Objeto
1 -O presente decreto-lei procede à transferência:
a)Da totalidade das responsabilidades formadas relativas a complementos de pensões de reforma ou invalidez dos trabalhadores da Companhia Carris de Ferro de Lisboa, S. A. (Carris), já reformados em 31 de dezembro de 2016, bem como dos respetivos complementos de sobrevivência, tal como previstas no âmbito do acordo de empresa regulador das relações laborais existentes entre a Empresa e os trabalhadores ao seu serviço, na redação em vigor em 31 de dezembro de 2016;
b)Das responsabilidades em formação relativas a complementos de pensões de reforma ou invalidez dos trabalhadores da Carris em funções na empresa em 31 de dezembro de 2016, bem como dos respetivos complementos de sobrevivência, tal como previstas no âmbito do acordo de empresa regulador das relações laborais existentes entre a Empresa e os trabalhadores ao seu serviço na redação em vigor em 31 de dezembro de 2016, tendo em conta as remunerações auferidas nessa data.
2 -O presente decreto-lei procede ainda à transferência da responsabilidade pelo financiamento das prestações complementares pagas ao abrigo do Fundo Especial de Caixa de Previdência do Pessoal da Companhia Carris de Ferro de Lisboa, na parte não coberta pelas receitas consignadas a este fundo, nos termos do n.º 1 do artigo 5.º do Despacho Normativo n.º 72/86, de 23 de agosto, conforme disposto no artigo 9.º do presente decreto-lei, e aos trabalhadores da Carris em funções na empresa nessa data.

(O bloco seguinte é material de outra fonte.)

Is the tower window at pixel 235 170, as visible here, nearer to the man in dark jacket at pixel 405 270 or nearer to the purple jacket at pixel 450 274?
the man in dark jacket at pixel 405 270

3 -Para efeitos do apuramento das responsabilidades transferidas ao abrigo da alínea b) do n.º 1 e do n.º 2, é considerada a remuneração auferida pelo trabalhador em 31 de dezembro de 2016, atualizada nos termos aplicados aos trabalhadores em funções públicas até à data da reforma por velhice ou invalidez ou no momento da ocorrência das restantes eventualidades abrangidas pelo presente decreto-lei, ficando excluídas as alterações remuneratórias decorrentes de promoções e progressões ocorridas após 31 de dezembro de 2016.